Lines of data
-------

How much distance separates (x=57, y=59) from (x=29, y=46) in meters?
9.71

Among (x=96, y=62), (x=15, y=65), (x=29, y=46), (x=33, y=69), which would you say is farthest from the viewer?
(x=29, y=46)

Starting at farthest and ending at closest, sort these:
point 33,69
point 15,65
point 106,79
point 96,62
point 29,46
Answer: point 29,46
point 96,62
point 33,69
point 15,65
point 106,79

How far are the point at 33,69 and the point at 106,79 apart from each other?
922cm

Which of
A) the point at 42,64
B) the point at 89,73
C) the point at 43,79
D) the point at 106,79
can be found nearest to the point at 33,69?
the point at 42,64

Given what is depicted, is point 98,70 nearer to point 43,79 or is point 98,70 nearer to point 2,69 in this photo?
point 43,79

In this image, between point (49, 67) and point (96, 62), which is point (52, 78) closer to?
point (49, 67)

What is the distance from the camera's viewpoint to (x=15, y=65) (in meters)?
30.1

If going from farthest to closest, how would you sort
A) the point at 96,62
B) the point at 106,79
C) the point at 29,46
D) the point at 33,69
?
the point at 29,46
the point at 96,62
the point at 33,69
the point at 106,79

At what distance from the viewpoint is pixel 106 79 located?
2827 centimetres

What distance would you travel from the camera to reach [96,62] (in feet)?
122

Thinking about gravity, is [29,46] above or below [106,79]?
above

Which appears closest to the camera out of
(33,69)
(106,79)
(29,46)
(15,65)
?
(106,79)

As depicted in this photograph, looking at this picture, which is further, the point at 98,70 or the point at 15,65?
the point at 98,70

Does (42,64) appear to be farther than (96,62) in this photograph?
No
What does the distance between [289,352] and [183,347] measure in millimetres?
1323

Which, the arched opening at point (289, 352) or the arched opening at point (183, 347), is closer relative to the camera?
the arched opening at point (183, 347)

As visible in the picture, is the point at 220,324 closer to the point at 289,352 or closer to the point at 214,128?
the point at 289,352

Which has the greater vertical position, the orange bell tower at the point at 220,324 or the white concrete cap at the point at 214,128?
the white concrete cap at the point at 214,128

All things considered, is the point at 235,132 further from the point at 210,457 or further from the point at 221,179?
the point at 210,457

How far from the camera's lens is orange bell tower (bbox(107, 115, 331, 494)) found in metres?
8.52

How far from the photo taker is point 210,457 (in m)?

-------

## Problem statement
Can you quote, line for line, the stretch of the records from the line containing "As visible in" through their final line?

## Result of this exercise
As visible in the picture, is the point at 220,324 closer to the point at 289,352 or closer to the point at 214,128?
the point at 289,352

Which has the greater vertical position, the orange bell tower at the point at 220,324 or the white concrete cap at the point at 214,128?
the white concrete cap at the point at 214,128

All things considered, is the point at 235,132 further from the point at 210,457 or further from the point at 221,179?
the point at 210,457

How far from the camera's lens is orange bell tower (bbox(107, 115, 331, 494)) found in metres?
8.52

How far from the photo taker is point 210,457 (in m)?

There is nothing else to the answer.